MATERIAL SHOWN >>
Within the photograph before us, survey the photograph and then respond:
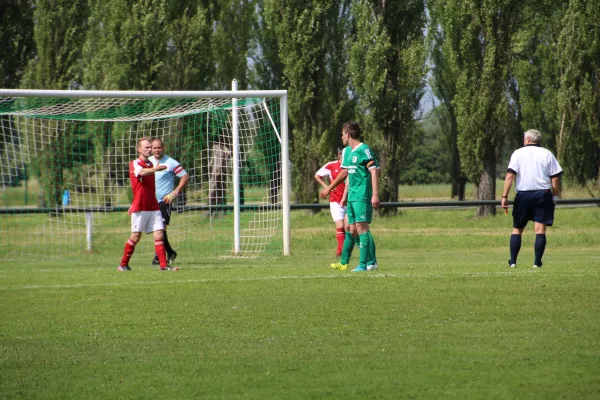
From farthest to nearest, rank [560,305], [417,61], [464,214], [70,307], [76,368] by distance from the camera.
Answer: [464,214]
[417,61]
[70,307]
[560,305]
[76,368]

---

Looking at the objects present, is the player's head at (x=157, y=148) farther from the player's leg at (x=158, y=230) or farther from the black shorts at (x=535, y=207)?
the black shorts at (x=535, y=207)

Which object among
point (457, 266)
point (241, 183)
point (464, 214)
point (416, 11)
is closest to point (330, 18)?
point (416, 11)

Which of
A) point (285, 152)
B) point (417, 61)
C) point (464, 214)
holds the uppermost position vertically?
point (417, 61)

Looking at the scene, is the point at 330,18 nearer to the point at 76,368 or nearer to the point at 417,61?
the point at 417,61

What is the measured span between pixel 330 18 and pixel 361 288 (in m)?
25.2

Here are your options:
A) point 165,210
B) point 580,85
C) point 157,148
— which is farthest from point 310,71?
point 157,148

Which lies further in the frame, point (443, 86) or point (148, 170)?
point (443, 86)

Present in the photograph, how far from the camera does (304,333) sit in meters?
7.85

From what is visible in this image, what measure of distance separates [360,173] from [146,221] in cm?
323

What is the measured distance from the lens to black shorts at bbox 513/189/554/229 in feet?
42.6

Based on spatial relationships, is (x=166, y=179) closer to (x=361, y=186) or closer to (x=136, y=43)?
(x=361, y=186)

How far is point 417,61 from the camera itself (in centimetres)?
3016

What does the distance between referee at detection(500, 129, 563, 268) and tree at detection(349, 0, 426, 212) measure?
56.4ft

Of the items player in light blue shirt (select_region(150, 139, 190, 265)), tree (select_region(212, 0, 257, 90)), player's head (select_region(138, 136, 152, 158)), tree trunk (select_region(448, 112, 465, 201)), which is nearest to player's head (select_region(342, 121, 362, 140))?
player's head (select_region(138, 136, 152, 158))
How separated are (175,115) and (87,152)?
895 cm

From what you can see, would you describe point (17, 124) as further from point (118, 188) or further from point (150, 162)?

WHAT THE TASK ASKS >> Return the rows above word for word, starting at the line that contains "What does the" and ending after the line that contains "From what you".

EXPECTED OUTPUT >>
What does the distance between referee at detection(500, 129, 563, 268) and tree at detection(349, 0, 426, 212) measure?
56.4ft

Of the items player in light blue shirt (select_region(150, 139, 190, 265)), tree (select_region(212, 0, 257, 90)), player's head (select_region(138, 136, 152, 158)), tree trunk (select_region(448, 112, 465, 201)), which is nearest to player's head (select_region(342, 121, 362, 140))?
player's head (select_region(138, 136, 152, 158))
How separated are (175,115) and (87,152)?
895 cm

From what you can see, would you describe point (17, 124) as further from point (118, 188) or further from point (150, 162)?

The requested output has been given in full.